Ever since I learned we would be screening Miss Representation at Convention, I had been looking forward to seeing the film and hearing one of the professors featured in the film speak. I was not prepared for how moving sharing this experience with sisters would be.

Monday morning, Dr. Caroline Heldman, Associate Professor and Chair of the Politics Department at Occidental College, delivered a keynote titled "Time to Represent the Real Me." In a thoroughly academic and completely engaging way, she taught us about sexual objectification in the media and how it reduces our power as women.
"If objectification is the process of representing or treating a person like an object, then sexual objectification is the process of representing or treating a person like a sex object, one that serves another’s sexual pleasure." (source)
The first step is identifying the problem. Dr. Heldman shared her Sex Object Test: if you answer yes to any of 7 questions (see the full list with examples here), there is sexual objectification present.
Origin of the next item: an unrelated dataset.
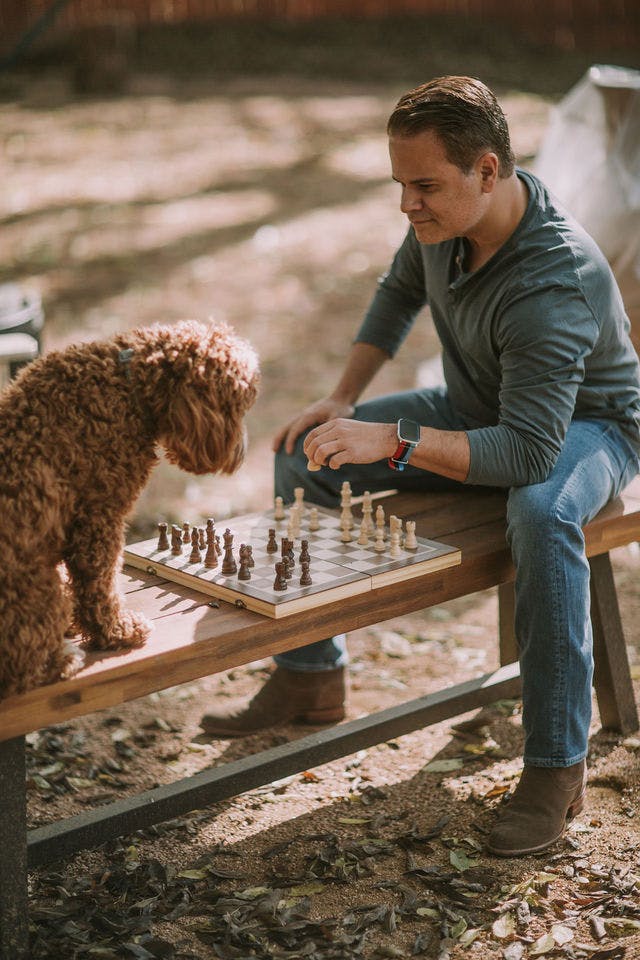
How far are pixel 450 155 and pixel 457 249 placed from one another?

The second step is knowing how damaging exposure to these images can be to women and girls.
"women who grow up in a culture with widespread sexual objectification tend to view themselves as objects of desire for others. This internalized sexual objectification has been linked to problems with mental health (e.g., clinical depression, “habitual body monitoring”), eating disordersbody shame, self-worth and life satisfaction, cognitive functioning, motor functioning, sexual dysfunction, access to leadership, and political efficacy. Women of all ethnicities internalize objectification, as do men to a far lesser extent." (source)
Dr. Heldman went through each item on the list, defined it for us, and for a few, shared examples from research. [Note each one on the list is a link you can follow to learn more.] The item that really hit home for me was political efficacy and realizing how fixated the media is on the appearance of women in general and political candidates especially. Seeing the way respected news organizations talked about Hillary Clinton and Sarah Palin during the 2008 election was eye-opening.
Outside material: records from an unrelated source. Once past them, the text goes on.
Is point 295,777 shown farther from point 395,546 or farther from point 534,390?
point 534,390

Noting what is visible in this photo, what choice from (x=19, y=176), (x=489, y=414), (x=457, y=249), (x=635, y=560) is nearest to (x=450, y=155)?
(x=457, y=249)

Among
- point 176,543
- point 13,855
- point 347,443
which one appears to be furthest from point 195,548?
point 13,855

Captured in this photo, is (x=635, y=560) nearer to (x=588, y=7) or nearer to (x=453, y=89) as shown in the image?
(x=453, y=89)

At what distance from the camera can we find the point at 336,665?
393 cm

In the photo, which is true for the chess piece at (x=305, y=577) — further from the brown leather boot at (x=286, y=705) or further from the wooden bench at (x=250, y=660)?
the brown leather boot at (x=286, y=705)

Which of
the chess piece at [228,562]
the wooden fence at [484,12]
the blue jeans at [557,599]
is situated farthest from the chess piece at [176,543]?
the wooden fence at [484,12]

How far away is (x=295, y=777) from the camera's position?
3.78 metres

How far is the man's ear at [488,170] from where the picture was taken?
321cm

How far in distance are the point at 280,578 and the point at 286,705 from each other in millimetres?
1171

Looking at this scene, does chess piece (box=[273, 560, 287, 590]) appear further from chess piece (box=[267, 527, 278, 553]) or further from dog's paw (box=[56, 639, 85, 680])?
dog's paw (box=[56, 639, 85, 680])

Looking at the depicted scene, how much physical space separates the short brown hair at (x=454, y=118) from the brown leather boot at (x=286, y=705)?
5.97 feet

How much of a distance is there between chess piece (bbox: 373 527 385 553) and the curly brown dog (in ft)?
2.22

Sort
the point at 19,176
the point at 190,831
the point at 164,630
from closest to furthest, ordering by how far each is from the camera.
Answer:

Being able now to identify the issue and the harm it is causing, Dr. Heldman gave us ways to improve our mental health: four daily rituals of our objectification culture we can stop engaging in. See all four (stop seeking male attention; stop consuming damaging media; stop playing negative internal tapes; stop competing with other women) in detail here.
"When you see a woman who triggers competitiveness, practice active love instead. Smile at her. Go out of your way to talk to her. Do whatever you can to dispel the notion that female competition is the natural order. If you see a woman who appears to embrace the male attention game, instead of judging her, recognize the pressure that produces this and go out of your way to accept and love her." (source) (See also 4 Daily Rituals to Start)
We had two opportunities to see Miss Representation with Dr. Heldman introducing the film and answering questions after. The screening I attended was packed and the energy in the room was palpable.
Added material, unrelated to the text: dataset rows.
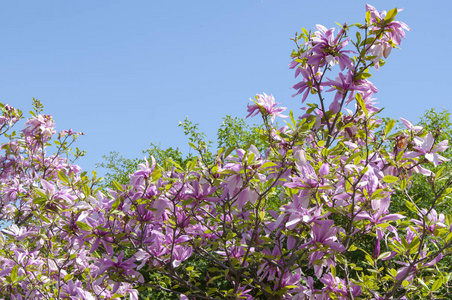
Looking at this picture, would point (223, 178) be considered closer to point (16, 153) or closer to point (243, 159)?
point (243, 159)

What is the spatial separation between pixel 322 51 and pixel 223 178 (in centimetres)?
132

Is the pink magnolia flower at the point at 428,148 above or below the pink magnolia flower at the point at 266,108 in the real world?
below

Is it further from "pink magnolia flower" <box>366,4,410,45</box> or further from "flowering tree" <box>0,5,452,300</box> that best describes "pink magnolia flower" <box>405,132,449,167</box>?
"pink magnolia flower" <box>366,4,410,45</box>

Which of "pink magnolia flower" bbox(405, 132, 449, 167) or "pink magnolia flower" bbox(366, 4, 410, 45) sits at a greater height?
"pink magnolia flower" bbox(366, 4, 410, 45)

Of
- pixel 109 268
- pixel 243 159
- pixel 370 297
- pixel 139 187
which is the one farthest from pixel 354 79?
pixel 109 268

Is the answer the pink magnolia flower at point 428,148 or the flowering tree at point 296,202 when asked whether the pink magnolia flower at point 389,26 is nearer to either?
the flowering tree at point 296,202

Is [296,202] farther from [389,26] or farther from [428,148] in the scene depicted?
[389,26]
Miss Representation 8 min. Trailer 8/23/11 from Miss Representation on Vimeo.

I left the room feeling so full of love for Alpha Chi Omega. I found myself
  • Inspired by our national organization's leadership and staff who incorporate our mission and values into so much of what we do - offering lifelong learning opportunities; helping us be more real, even stronger women; giving us the tools to find our voices, become better advocates, and create lasting cultural change (and maybe even change the conversation along the way); 
  • Fired up by the collegiate and alumnae sisters in the room who shared their experiences as students, mothers and volunteers, who asked wonderful thoughtful questions about the film, and who expressed their desire to bring change to their campuses and their communities; 
  • Inspired all over again by Alpha Chi Omega's Executive Director, Cheri O'Neill, when she set the bar with her marching orders to each of us in the room. As CEO of an almost multi-million dollar enterprise, she reminded us that just as she is a leader, we are ALL leaders: we all have a responsibility to make the world a better place and Alpha Chi Omega expects us to get out there and do it.